**EXTRACT:**

····················

D'ANGELO v. Fitzmaurice, No. SC03-33

CourtUnited States State Supreme Court of Florida
Writing for the CourtBELL, J.
Citation863 So.2d 311
PartiesPhilip C. D'ANGELO, M.D., et al., Petitioners, v. John J. FITZMAURICE, et al., Respondents. John J. Fitzmaurice, et al., Petitioners, v. Philip C. D'Angelo, M.D., et al., Respondents.
Docket Number No. SC03-33, No. SC03-97.
Decision Date26 November 2003

863 So.2d 311

Philip C. D'ANGELO, M.D., et al., Petitioners,
v.
John J. FITZMAURICE, et al., Respondents.
John J. Fitzmaurice, et al., Petitioners,
v.
Philip C. D'Angelo, M.D., et al., Respondents

Nos. SC03-33, SC03-97.

Supreme Court of Florida.

November 26, 2003.


Esther E. Galicia of George, Hartz, Lundeen, Fulmer, Johnstone, King & Stevens, Fort Lauderdale, FL, for Petitioners/Respondents.

Wagner, Vaughan & McLaughlin, P.A., Tampa, FL; and Joel D. Eaton of Podhurst Orseck, P.A., Miami, FL, for Respondents/Petitioners.

Wendy F. Lumish, Alina Alonso, and Cristina Alonso of Carlton Fields, P.A., Miami, FL, for Florida Defense Lawyers Association, Amicus Curiae.

BELL, J.

We have for review a decision of the Second District Court of Appeal in which that court certified the following question as one of great public importance:

IS IT APPROPRIATE TO SET OFF AGAINST THE DAMAGES PORTION

863 So.2d 312
OF AN AWARD AGAINST ONE TORTFEASOR IN A MEDICAL MALPRACTICE ACTION THE AMOUNT RECOVERED FROM SETTLEMENT FROM ANOTHER FOR THE SAME INCIDENT CAUSING THE INJURY WHERE THE SETTLING ALLEGED TORTFEASOR WAS NOT INCLUDED ON THE VERDICT FORM

D'Angelo v. Fitzmaurice, 832 So.2d 135, 137 (Fla. 2d DCA 2002). For the reasons set forth below, we answer the certified question in the affirmative as to economic damages. We hold that it is appropriate to set off against the economic damages portion of an award against one tortfeasor in a medical malpractice action the economic damages portion of any settlement recovered from a settling tortfeasor for the same incident causing the injury where the settling tortfeasor was not included on the verdict form. However, there should be no setoff for noneconomic damages.

We also review D'Angelo for certified conflict with Spruce Creek Development Co. v. Drew, 746 So.2d 1109 (Fla. 5th DCA 1999), and Flight Express, Inc. v. Robinson, 736 So.2d 796 (Fla. 3d DCA 1999), on an attorney's fees and cost question under section 768.79, Florida Statutes (1997). We accept jurisdiction in this case and approve the Second District's holding on the attorney's fees issue.1

I. FACTUAL AND PROCEDURAL BACKGROUND

John and Carole Fitzmaurice (the Fitzmaurices) filed a medical malpractice action against Phillip C. D'Angelo, M.D. and Phillip C. D'Angelo, M.D., P.A. (collectively referred to as Dr. D'Angelo). The Fitzmaurices alleged that a laparotomy pad was left inside John Fitzmaurice's abdominal cavity during an appendectomy performed by Dr. D'Angelo on August 23, 1997, at Charlotte Regional Medical Center. The Fitzmaurices reached a presuit settlement with Charlotte Regional that included both a cash settlement and the forgiveness of an outstanding hospital bill. Under the terms of the settlement, the Fitzmaurices received an undifferentiated lump sum payment of $200,000, and the hospital "discharge[d] any further obligations for payment of any outstanding bills which are due or owing" to the hospital for services rendered as a result of the procedure.

····················

**SUPPLIED DATA:**
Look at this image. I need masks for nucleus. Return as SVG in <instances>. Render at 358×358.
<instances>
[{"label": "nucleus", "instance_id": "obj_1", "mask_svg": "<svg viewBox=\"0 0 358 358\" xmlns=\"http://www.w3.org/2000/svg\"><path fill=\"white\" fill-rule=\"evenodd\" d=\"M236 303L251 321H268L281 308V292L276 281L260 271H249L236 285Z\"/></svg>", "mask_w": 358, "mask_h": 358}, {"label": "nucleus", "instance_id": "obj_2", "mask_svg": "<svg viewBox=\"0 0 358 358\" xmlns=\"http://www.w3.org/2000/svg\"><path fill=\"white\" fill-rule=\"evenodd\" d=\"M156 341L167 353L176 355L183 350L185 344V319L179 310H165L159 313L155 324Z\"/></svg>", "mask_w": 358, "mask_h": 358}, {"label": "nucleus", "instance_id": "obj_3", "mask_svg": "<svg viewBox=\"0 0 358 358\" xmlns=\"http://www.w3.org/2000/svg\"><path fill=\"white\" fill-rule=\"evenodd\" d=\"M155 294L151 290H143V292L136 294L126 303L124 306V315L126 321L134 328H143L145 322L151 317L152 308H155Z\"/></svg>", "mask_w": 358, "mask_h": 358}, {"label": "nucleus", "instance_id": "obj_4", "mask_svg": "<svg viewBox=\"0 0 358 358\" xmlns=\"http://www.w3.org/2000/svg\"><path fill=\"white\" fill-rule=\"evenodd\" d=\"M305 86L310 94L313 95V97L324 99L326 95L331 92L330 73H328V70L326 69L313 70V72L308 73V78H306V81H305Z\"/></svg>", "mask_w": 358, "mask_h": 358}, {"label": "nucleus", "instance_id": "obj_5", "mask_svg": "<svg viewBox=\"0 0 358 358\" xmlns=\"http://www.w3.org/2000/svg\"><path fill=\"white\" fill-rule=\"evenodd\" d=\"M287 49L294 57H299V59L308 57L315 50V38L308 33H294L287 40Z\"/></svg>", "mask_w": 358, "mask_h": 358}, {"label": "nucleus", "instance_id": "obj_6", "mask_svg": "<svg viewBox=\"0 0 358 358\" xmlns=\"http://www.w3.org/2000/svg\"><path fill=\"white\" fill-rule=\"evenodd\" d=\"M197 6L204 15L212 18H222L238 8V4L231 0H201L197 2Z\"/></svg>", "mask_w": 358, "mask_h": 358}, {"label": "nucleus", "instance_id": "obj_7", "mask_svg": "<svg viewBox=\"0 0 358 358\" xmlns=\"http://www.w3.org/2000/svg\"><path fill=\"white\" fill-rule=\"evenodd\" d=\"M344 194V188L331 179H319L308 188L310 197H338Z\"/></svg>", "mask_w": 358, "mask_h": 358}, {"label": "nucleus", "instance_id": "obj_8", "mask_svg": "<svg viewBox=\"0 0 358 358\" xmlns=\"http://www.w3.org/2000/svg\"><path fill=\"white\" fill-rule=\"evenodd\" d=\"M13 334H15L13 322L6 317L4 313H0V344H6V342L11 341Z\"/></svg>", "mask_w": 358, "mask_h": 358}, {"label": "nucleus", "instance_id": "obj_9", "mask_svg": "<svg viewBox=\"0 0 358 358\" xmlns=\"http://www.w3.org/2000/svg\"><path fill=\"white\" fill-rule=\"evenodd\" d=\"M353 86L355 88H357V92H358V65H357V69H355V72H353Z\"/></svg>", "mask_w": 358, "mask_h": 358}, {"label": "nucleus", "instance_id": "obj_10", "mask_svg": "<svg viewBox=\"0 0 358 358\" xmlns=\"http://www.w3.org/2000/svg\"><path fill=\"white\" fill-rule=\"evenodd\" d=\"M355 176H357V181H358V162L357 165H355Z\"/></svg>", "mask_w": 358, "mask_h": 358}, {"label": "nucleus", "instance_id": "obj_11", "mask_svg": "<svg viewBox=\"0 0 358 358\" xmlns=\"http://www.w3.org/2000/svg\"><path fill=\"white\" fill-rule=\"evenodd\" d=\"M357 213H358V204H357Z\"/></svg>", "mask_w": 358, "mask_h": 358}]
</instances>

····················

**YOUR INSTRUCTIONS:**
Write out everything in the opinion from "John and Carole" down to "of the procedure.", swapping "appendectomy" for "abdominal surgery". The data are separate material, unrelated to the opinion.

**ANSWER SECTION:**
John and Carole Fitzmaurice (the Fitzmaurices) filed a medical malpractice action against Phillip C. D'Angelo, M.D. and Phillip C. D'Angelo, M.D., P.A. (collectively referred to as Dr. D'Angelo). The Fitzmaurices alleged that a laparotomy pad was left inside John Fitzmaurice's abdominal cavity during an abdominal surgery performed by Dr. D'Angelo on August 23, 1997, at Charlotte Regional Medical Center. The Fitzmaurices reached a presuit settlement with Charlotte Regional that included both a cash settlement and the forgiveness of an outstanding hospital bill. Under the terms of the settlement, the Fitzmaurices received an undifferentiated lump sum payment of $200,000, and the hospital "discharge[d] any further obligations for payment of any outstanding bills which are due or owing" to the hospital for services rendered as a result of the procedure.